Sevendys

I’ve been thinking about the term “Americana” as it relates to music. Technically, it refers to “roots music” like R&B and various folk and country styles. The contemporary distillation is “alt-country”. All that is what it is… those are culturally agreed-upon definitions and I’m not going to dispute them. But when I think of the word etymologically, as music that is American, it seems to me that we could expand the definition if we wanted to. Everything from jangly San Francisco pop to the Wall of Sound to bubblegum to Broadway to rap to jazz to the arena rock power ballad could be Americana.

Music was our culture’s most robust art form for almost half of the 20th Century. It was a vital driving force, the way the novel had been before it, and visual art before that, and poetry before that. But I think those days are finally over; music is now what all of those other things have been for most of my life: ephemeral entertainment. Music reacts to cultural change, and no longer directs it. Audiences are too fragmented for any one piece of music to have the impact of a “Smells Like Teen Spirit”, or an Appetite for Destruction, or any Beatles record.

You could argue that the chef or the comedian is the new rock star, but I think the art form that has replaced music is stupidity. It’s the only thing for which you can bank on every American tuning in. We love to gawk at other people’s moronic behavior in any medium. Stupidity inspires us to create and collaborate, and most importantly, to share… in YouTube form, stupidity brings us all together around the Facebook Wall the way a hit single once brought us together around a turntable or car stereo.

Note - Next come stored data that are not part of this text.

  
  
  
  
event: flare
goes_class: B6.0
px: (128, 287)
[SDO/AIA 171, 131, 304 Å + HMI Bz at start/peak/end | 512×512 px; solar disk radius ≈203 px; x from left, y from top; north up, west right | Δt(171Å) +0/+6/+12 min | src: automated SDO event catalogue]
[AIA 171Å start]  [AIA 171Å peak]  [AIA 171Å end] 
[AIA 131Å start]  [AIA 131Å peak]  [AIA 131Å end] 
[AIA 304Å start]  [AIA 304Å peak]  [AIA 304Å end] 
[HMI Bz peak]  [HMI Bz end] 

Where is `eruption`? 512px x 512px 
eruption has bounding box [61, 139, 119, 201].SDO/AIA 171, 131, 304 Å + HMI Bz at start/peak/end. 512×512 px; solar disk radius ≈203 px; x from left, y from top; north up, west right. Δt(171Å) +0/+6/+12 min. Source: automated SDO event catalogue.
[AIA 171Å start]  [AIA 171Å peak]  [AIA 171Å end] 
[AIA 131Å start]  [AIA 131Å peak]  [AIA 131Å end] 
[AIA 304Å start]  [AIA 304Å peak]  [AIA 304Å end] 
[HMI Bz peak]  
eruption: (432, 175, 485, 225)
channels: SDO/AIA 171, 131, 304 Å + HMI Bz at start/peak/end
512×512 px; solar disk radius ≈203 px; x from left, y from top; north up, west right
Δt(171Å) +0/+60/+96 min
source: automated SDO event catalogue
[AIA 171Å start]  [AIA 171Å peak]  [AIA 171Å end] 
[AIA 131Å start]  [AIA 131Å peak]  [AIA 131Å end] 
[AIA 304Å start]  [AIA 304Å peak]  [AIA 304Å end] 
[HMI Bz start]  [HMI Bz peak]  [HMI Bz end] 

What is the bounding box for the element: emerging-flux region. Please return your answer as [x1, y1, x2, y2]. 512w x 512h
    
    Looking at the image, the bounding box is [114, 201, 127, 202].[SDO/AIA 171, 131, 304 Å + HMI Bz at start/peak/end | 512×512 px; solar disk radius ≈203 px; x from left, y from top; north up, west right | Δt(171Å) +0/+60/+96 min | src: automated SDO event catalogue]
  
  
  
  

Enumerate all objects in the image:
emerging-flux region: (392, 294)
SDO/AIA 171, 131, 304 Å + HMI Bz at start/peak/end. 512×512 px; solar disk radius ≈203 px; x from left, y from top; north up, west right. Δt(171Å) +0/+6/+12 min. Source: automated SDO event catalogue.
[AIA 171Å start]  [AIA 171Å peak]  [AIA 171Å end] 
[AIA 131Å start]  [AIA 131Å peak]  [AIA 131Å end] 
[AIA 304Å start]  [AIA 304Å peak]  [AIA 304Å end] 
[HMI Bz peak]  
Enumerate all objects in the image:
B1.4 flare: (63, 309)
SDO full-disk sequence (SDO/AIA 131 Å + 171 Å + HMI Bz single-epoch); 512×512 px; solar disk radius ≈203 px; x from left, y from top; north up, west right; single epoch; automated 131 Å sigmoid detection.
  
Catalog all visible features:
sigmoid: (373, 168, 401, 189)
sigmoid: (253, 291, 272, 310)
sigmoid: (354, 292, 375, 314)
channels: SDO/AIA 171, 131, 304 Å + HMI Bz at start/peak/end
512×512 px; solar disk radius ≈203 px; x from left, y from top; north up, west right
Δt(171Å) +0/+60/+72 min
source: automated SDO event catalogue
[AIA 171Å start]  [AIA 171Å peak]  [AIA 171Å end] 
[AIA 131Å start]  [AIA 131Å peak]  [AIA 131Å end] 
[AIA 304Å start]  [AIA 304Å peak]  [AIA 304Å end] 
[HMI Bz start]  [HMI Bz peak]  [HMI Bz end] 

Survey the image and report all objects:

Anyway, if music is no longer America’s cultural lifeblood – and sure, you can argue that it still is, though I wouldn’t – then it should be safe to look back on its reign from here, just after the end, as something that can be considered in its entirety. What was American music?

I have my opinions, honed by years of friendly (and sometimes not-so-friendly) debate with Mike Keaney and the Hanslick Rebellion gang; informed by countless priceless firsthand conversations with New York punk rockers and San Franciscan concert poster artists; colored by my experiences in the music business of the 1990s and early 2000s, and by my status as a white male, a citizen of the East Coast, and a member of Generation X. My perspective may be useful, but it’s probably also sort of Cubist.

Say what you want about the “attention span issues” of Millennials, but the fact is that when they choose to engage with a subject, they go deep. They’ll use the Internet to its fullest potential, tracking down and consuming every morsel of information. I learned this when hanging with the Avi Buffalo crew, who pissed all over that stereotype about the intellectual indolence of Gen Y. Those guys are passionate about music and so they want to hear it all – every note ever recorded. And they want to know everything about how it was made. Avi and Sheridan are on the obsessive, beautiful quest of the true scholar, and they see music history in a context that’s as different from mine as mine is from that of someone who attended the first Television gig at CBGB.

Avi, Sheridan and I had been talking about doing some recording together… making it an adventure, trying out some of America’s legendary studios like Muscle Shoals, EastWest or Ardent. Studio recording is arguably a dying art, and in the past decade classic studios have been disappearing faster and faster. As we brainstormed potential destinations, I thought about how each studio represented a time, a region, and a sound. I began to categorize newly-written songs by appropriateness for a particular studio. A tune that might lend itself to lush sonic experimentation would get earmarked for Dreamland. Something basic, grooving and soulful, for Muscle Shoals.

We settled on SugarHill in Houston, Texas for our first recording safari. Originally known as Gold Star, it’s the oldest continually-operating studio in the United States. The air in that room has gotten shook up by all manner of hillbillies and bluesmen, by the Big Bopper and the 13th Floor Elevators. SugarHill isn’t synonymous with a sound, but the studio’s output represents a spectrum of styles that are all genuinely American.

All across the country, musicians of generations past – the very players who helped to develop their region’s signature sound – are still kicking around and quite vital. As a guitar/keyboard/drums trio, we lack a bassist, so that’s great for us… a local bass player can be our wild card, anchoring two Californians and a New Yorker to whatever city, style and era we happen to visit. As regards such, our trip to SugarHill went better than we could have imagined: the Texas bassist we drafted into Sevendys was Chuck Rainey.

We recorded basic tracks live in the studio, all in one room, instruments bleeding together. The sound was incredible. And here’s what it looked like:

The result: four songs, two of which are now available for listening and downloading. The other two are being pressed to 7″ vinyl, and we’re currently planning our next session. Working with Sheridan and Avi has me feeling so musically rejuvenated and excited… this is the most fun I’ve had playing in years! And there’s so much to consider, and to learn, about the history and fabric of American music as we embark upon this adventure. I almost feel like I’m getting to experience everything from multiple angles – through my own eyes and ears and simultaneously through the perspective of my other-generational partners. This is the first rung of a whole new ladder.